Генерал Ермолов
Шрифт:
Графиня Анна Алексеевна Орлова-Чесменская, дочь известного участника дворцового переворота 1762 года и героя турецкой войны, узнав о таком скудном содержании Ермолова, сказала однажды у себя за столом, что сочла бы за счастье отдать Алексею Петровичу своё подмосковное имение. Слухи о щедрости старухи, не пожалевшей более одного миллиона рублей, дошли до Николая I, и он назначил опальному генералу жалованье в тридцать тысяч ассигнациями.
Письма Ермолова к разным его адресатам, написанные в это время, вообще не дают основания заподозрить их автора
«Чудесно счастливая мысль прислать мне сукна на сюртук, ибо не только я буду иметь вид щегольской, но и избавлюсь от насмешек, которые, конечно, вызвал бы я собственным вкусом. Я готов был выбрать какой-то аптекарский цвет и выйти в свет в этой микстуре. Уже в тяжких спорах были мы с сестрой Анной Петровной, а как мне, теперь отставному, повелевать некем, то я нахожу удовольствие, по крайней мере, её не слушать.
В то время как я исполнен благодарности за сукно, напуган рисунком, по которому я должен буду одеться. Огромная фигура моя не может иметь стройной талии, которая требуется. Я бы решился, несмотря на мои пятьдесят лет, прибегнуть даже к корсету, но и в этом случае не думаю, чтобы из меня что-нибудь вышло.
На рисунке означена шляпа дикого цвета. Говаривали прежде, что это цвет людей подозрительных правил, и я содрогнулся. Впрочем, простите человеку, долго жившему в глуши, если не довольно знаю, как могут часто меняться моды. Однако же по боязни прежних толков не решусь я на шляпу подобного цвета. Если согласно с рисунком в петлице будет роза, я надеюсь, что вы не сочтёте, что я ношу собственное изображение. Много стоит скромности моей, когда нечаянно даже коснётся красоты моей»{702}.
В деревне скучно. Чтобы хоть как-то развеяться, Алексей Петрович иногда выезжал в город. Через год после отъезда из Тифлиса навестил его в Москве на Пречистенке Грибоедов и предпринял попытку объясниться с бывшим начальником, о чём потом сожалел до конца дней своих. «Этого я себе простить не могу. Что мог подумать Ермолов? Точно я похвастать хотел, а я, ей-Богу, заехал к нему по старой памяти», — убеждал Александр Сергеевич актёра Петра Андреевича Каратыгина{703}.
«Там, где кончается документ, там я начинаю… — писал Тынянов. — Я чувствую угрызения совести, когда обнаруживаю, что недостаточно далеко зашёл за документ или не дошёл до него, за его неимением»{704}.
Думаю, в данном случае угрызения совести не терзали Юрия Николаевича: на основе процитированных строк из воспоминаний Каратыгина он воссоздал выразительную картину встречи двух великих русских людей:
«Старый слуга равнодушно встретил пришедшего в сенях и проводил наверх, в кабинет хозяина.
☆ ☆ ☆ ☆ ☆ ☆ ☆
ЗАДАНИЕ A.
Продублируйте из отрывка о генерале Ермолове всё, начиная с «Письма Ермолова к» и вплоть до «меня что-нибудь вышло.».

Записи, выбранные из собрания:
☆ ☆ ☆ ☆ ☆ ☆ ☆
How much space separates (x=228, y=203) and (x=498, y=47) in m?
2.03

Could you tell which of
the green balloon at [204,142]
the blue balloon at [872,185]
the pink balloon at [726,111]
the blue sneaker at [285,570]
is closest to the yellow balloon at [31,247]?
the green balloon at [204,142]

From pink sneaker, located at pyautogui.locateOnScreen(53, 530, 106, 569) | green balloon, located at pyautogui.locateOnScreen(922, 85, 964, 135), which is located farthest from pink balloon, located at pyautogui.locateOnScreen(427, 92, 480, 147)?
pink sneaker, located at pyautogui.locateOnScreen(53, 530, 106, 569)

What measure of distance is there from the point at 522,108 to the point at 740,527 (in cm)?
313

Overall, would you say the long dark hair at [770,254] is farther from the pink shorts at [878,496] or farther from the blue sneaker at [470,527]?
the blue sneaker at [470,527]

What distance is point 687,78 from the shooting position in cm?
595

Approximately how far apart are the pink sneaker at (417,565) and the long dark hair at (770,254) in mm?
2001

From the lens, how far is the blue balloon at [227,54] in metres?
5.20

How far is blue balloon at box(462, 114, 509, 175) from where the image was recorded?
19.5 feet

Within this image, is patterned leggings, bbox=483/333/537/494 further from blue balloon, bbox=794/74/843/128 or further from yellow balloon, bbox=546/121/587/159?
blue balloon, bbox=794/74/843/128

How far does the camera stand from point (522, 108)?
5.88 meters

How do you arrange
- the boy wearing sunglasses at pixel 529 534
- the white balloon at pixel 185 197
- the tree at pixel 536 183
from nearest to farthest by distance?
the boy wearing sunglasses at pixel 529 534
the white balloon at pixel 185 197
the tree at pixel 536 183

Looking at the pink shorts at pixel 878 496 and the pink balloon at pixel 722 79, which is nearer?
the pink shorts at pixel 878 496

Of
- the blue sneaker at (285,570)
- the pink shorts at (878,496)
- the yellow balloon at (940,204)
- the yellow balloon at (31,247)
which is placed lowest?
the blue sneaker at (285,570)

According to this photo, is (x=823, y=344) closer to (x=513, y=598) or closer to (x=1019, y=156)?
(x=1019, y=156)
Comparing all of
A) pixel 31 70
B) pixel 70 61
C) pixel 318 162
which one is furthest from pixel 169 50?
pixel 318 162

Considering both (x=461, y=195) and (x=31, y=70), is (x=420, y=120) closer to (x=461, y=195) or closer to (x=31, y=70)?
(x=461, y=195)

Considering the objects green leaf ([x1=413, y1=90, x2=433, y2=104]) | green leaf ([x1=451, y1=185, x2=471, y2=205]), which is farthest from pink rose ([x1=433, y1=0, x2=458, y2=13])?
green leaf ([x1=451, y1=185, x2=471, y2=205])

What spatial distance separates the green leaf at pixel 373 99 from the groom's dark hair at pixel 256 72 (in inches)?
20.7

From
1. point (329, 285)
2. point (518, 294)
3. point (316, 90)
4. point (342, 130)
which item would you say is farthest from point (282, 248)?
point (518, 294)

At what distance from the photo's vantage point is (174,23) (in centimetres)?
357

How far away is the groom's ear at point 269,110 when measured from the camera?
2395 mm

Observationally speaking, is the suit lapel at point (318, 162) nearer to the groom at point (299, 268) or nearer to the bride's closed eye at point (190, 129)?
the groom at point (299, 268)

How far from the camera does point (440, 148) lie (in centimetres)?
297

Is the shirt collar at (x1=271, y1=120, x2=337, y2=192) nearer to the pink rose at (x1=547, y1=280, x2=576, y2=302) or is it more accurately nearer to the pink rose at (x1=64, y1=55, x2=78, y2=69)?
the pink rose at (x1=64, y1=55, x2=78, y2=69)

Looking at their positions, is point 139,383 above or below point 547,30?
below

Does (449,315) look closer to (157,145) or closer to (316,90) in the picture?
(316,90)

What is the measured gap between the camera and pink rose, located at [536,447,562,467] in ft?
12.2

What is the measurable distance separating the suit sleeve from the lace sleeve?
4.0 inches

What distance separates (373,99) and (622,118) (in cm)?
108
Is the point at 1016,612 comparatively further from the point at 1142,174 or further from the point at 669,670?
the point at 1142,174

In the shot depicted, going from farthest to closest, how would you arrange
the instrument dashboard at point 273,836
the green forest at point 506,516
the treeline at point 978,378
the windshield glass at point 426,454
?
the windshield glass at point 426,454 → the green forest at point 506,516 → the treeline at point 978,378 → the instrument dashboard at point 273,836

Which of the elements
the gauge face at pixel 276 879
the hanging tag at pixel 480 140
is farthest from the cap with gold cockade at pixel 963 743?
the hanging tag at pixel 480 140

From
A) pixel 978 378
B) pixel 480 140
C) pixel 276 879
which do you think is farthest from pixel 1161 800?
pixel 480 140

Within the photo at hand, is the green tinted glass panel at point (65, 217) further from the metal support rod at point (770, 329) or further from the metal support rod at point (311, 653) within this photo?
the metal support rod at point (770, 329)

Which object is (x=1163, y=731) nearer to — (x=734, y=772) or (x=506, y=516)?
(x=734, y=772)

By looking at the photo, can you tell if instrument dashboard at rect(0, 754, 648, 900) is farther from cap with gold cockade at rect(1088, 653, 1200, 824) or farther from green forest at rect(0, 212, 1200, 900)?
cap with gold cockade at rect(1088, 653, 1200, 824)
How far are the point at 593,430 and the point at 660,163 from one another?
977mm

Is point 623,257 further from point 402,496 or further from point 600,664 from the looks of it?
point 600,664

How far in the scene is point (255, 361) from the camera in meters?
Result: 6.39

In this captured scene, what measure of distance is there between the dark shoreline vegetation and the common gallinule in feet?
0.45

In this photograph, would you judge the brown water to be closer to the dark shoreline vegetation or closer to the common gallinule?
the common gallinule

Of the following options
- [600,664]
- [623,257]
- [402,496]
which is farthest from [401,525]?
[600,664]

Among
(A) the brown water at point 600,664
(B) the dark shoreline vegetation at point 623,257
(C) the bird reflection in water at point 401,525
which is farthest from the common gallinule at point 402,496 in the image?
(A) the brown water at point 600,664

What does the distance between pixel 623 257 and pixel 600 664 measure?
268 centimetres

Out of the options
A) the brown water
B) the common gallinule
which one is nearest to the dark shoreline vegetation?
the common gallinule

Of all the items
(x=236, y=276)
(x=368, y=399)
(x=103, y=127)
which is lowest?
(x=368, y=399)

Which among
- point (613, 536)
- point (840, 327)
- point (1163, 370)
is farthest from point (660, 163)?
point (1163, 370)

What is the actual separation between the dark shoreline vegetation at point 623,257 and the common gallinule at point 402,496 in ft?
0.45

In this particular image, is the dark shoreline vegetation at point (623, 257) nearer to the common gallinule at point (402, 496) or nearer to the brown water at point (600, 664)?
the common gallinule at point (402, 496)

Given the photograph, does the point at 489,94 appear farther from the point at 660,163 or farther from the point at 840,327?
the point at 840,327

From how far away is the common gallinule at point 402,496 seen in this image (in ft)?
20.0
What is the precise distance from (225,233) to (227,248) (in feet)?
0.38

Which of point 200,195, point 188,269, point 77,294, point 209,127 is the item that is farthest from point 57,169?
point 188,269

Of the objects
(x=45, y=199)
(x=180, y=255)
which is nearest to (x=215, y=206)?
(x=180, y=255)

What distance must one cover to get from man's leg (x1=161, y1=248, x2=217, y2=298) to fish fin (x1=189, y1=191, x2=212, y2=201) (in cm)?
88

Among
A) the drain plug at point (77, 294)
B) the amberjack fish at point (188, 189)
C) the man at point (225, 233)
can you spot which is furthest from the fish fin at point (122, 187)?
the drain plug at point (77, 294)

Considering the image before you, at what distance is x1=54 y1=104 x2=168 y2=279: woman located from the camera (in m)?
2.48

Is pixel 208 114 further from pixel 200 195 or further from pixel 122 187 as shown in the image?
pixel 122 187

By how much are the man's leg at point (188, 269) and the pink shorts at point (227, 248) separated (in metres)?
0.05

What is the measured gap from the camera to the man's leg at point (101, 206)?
☆ ☆ ☆ ☆ ☆ ☆ ☆
ЗАДАНИЕ B.
Запишите слово в слово часть записей: всё от строки, содержащей «Which of point», вплоть до самого конца записей.

ПОЛНЫЙ ОТВЕТ A.
Письма Ермолова к разным его адресатам, написанные в это время, вообще не дают основания заподозрить их автора
«Чудесно счастливая мысль прислать мне сукна на сюртук, ибо не только я буду иметь вид щегольской, но и избавлюсь от насмешек, которые, конечно, вызвал бы я собственным вкусом. Я готов был выбрать какой-то аптекарский цвет и выйти в свет в этой микстуре. Уже в тяжких спорах были мы с сестрой Анной Петровной, а как мне, теперь отставному, повелевать некем, то я нахожу удовольствие, по крайней мере, её не слушать.
В то время как я исполнен благодарности за сукно, напуган рисунком, по которому я должен буду одеться. Огромная фигура моя не может иметь стройной талии, которая требуется. Я бы решился, несмотря на мои пятьдесят лет, прибегнуть даже к корсету, но и в этом случае не думаю, чтобы из меня что-нибудь вышло.

ПОЛНЫЙ ОТВЕТ B.
Which of point 200,195, point 188,269, point 77,294, point 209,127 is the item that is farthest from point 57,169?
point 188,269

Of the objects
(x=45, y=199)
(x=180, y=255)
which is nearest to (x=215, y=206)?
(x=180, y=255)

What distance must one cover to get from man's leg (x1=161, y1=248, x2=217, y2=298) to fish fin (x1=189, y1=191, x2=212, y2=201) (in cm)?
88

Among
A) the drain plug at point (77, 294)
B) the amberjack fish at point (188, 189)
C) the man at point (225, 233)
can you spot which is furthest from the fish fin at point (122, 187)?
the drain plug at point (77, 294)

Considering the image before you, at what distance is x1=54 y1=104 x2=168 y2=279: woman located from the camera (in m)?
2.48

Is pixel 208 114 further from pixel 200 195 or further from pixel 122 187 as shown in the image?
pixel 122 187

By how much are the man's leg at point (188, 269) and the pink shorts at point (227, 248) separated (in metres)?
0.05

What is the measured gap from the camera to the man's leg at point (101, 206)?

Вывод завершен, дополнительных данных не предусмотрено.